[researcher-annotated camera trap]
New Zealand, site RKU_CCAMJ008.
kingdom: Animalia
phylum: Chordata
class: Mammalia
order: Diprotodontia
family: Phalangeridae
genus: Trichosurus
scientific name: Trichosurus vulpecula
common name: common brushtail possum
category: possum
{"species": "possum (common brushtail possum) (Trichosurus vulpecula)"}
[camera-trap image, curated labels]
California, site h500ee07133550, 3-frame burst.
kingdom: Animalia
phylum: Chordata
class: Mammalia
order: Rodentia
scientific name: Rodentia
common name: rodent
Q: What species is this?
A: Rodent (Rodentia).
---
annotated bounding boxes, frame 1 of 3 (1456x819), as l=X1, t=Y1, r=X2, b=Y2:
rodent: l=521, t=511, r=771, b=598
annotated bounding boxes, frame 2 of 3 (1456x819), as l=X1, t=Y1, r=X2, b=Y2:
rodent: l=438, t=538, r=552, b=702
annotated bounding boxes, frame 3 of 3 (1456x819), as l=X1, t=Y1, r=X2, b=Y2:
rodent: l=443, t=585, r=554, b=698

--------------------------------------------------

Required work:
Give back all the data exactly as written.

Exercise solution:
[researcher-annotated camera trap]
New Zealand, site RKU_CCAMJ008.
kingdom: Animalia
phylum: Chordata
class: Mammalia
order: Diprotodontia
family: Phalangeridae
genus: Trichosurus
scientific name: Trichosurus vulpecula
common name: common brushtail possum
category: possum
{"species": "possum (common brushtail possum) (Trichosurus vulpecula)"}
[camera-trap image, curated labels]
California, site h500ee07133550, 3-frame burst.
kingdom: Animalia
phylum: Chordata
class: Mammalia
order: Rodentia
scientific name: Rodentia
common name: rodent
Q: What species is this?
A: Rodent (Rodentia).
---
annotated bounding boxes, frame 1 of 3 (1456x819), as l=X1, t=Y1, r=X2, b=Y2:
rodent: l=521, t=511, r=771, b=598
annotated bounding boxes, frame 2 of 3 (1456x819), as l=X1, t=Y1, r=X2, b=Y2:
rodent: l=438, t=538, r=552, b=702
annotated bounding boxes, frame 3 of 3 (1456x819), as l=X1, t=Y1, r=X2, b=Y2:
rodent: l=443, t=585, r=554, b=698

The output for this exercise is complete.